◆ **Text block**
<<<<

An inexplicable gap in the line-up of 1/72 scale kits was the high-backed Mustang. Sure, there were kits, but all had fatal shape issues of the “once it has been seen, it cannot be unseen” variety which required heroic efforts to correct. Modelers have been bemoaning the lack of an accurate P-51B/C on the forums ever since there have been forums. Arma Hobbies from Poland has finally answered the call. Having agitated for an accurate B/C myself, I ordered enough through the LHS for a long-anticipated batch build.
The main parts are on sprue “B”. The kit is molded in a hard, gray plastic and features finely engraved panel lines and a satin finish. My examples had a little flash around the canopy rails, but otherwise the molding is crisp and clean. Sprue attachment points are heavy on the large parts and require care to separate. The kit offers the choice of tails with or without the fillet, a nice touch.
Sprue “A” has the smaller parts common to most of the Mustang family. Flaps are intended to be assembled in their typical “drooped” position when the aircraft is on the ground, but can be mounted up by cutting off the mounting tabs. Three types of ordinance are included, 250 pound bombs plus 75-gallon metal and 108-gallon paper drop tanks. The modeler has the choice of two types of seats and three radio configurations for the cockpit. For the nose one can choose between three different vent panels and two types of exhausts. With the expert set a small PE fret and vinyl masks are included.
The decal sheet provides markings for seven schemes (Evalina is represented twice, in both US and captured Japanese markings). You are provided enough stencils to build two models. Where Arma has gone the extra mile here is with the cockpit markings, which represent every dial and information placard. Depending on the particular equipment configuration, approximately 30 decals will be needed to dress up the interior. The one criticism I would offer here is the seatbelt decals are printed in yellow, not tan.

>>>>

◆ **Information shown**
<<<<

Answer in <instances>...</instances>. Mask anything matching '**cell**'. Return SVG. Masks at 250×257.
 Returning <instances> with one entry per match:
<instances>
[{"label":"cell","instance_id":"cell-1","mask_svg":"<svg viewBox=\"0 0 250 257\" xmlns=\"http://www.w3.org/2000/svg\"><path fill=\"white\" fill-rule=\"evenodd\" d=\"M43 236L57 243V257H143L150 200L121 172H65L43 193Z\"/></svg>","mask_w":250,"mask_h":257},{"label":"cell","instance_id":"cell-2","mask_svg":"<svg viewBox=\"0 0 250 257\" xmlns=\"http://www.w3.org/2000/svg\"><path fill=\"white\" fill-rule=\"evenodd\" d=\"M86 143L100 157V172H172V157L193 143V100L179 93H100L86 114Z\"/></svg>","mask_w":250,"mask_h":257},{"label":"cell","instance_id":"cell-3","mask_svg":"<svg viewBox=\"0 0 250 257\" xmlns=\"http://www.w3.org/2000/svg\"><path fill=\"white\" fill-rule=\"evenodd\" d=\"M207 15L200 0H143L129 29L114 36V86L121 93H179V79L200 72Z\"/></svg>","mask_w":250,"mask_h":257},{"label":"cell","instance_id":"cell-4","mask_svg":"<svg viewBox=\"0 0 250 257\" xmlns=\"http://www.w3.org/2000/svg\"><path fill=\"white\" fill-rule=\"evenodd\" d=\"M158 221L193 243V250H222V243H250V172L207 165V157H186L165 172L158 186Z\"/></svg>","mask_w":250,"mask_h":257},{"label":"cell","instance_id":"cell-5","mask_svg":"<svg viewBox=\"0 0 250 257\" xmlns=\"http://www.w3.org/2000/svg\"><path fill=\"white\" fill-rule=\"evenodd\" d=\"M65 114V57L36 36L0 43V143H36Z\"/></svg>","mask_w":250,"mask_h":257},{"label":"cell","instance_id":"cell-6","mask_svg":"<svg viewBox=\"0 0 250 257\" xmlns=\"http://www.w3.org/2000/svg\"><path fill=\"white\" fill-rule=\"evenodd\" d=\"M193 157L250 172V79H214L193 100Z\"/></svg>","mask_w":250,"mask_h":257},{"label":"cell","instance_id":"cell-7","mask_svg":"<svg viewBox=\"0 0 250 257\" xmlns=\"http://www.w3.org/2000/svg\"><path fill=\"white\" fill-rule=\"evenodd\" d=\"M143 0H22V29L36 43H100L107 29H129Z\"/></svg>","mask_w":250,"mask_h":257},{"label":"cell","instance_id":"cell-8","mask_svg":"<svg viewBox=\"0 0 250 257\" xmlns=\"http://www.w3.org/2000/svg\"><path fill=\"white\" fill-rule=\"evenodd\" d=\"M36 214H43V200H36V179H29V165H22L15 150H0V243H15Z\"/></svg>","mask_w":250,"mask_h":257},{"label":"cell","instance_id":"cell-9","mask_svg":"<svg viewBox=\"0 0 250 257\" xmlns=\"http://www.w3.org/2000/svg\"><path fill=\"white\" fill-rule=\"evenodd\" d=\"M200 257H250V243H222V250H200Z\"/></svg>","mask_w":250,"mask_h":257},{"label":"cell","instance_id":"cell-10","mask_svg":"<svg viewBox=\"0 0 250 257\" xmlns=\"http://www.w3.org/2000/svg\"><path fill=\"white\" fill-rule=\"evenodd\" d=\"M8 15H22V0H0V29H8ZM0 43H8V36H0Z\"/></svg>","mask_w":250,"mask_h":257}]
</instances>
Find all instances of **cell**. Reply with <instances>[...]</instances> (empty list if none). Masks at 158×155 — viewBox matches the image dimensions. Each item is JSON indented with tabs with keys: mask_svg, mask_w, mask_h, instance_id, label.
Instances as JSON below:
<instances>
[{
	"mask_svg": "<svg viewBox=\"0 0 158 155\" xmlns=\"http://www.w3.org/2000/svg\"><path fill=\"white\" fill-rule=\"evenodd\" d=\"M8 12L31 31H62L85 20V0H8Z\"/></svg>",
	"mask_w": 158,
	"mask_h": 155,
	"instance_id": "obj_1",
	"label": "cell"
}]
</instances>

>>>>

◆ **To do**
a. According to the Mustang kit review, what three types of ordnance come with the kit?
b. Resume the Mustang kit review after its final sentence.
The records have no connection to the Mustang kit review.

◆ **Answers for this exercise**
a. 250-pound bombs, 75-gallon metal drop tanks and 108-gallon paper drop tanks.

b.
Here is a close up showing the finely recessed detail on the upper wing panel. While this is spectacular, it is also incorrect. The Mustang featured laminar-flow wings, to keep the airflow smooth the wing joints were filled with putty and the surfaces were painted with Aluminum dope. The gun and ammo bays should be represented, but almost all the other panel lines should not be seen. This is overlooked by almost every Mustang kit in any scale, but is incorrect. Having said all that, I have decided to leave the wings in my kits as they are rather than bother to fill them.
While the end-opening boxes will be of no help on the workbench, Arma’s sprues have a neat pin-and-socket feature molded in which allows for easy stacking. This helps keep things organized and saves room on the bench.
On a recent Plastic Model Mojo podcast Mike and Dave discussed the virtues of finishing the ordinance at the beginning of a build to avoid burn-out or being distracted by the next shiny new kit. I extended that concept to a variety of smaller assemblies and “bust offables” which normally come after major assembly. This is the general chaos on the bench with many smaller parts cleaned up and taped to cards for painting. Plastic Model Mojo here: https://www.plasticmodelmojo.com/
I thought the kit’s 250-pound bombs looked a little anemic so I replaced them with spare 500-pounders from a Monogram B-29 kit. The standard underwing shackles on the P-51 were rated at 550 pounds, although there are photos of Mustangs carrying 1,000-pounders. The rest of the builds will get drop tanks. The bar stock is inserted into holes drilled at the fuel line positions, the tanks will need to be fitted with the external plumbing when they are mounted.
The mask set provides masks for the main wheels. Reportedly the supply of the expected yellow Kabuki tape was interrupted by Covid supply chain issues, so Arma used the translucent green vinyl masks for their Expert Set. I always have problems with the vinyl masks, some of these wheels will need to be repainted. We’ll see if I can get them to work on the canopies!
Painting propellers is a chore so it was good to knock these out early. Each prop had to have the tips painted and masked and was provided with eight decals. I cheated a little by showing the paint of the backs of the blades worn off which was a common occurrence.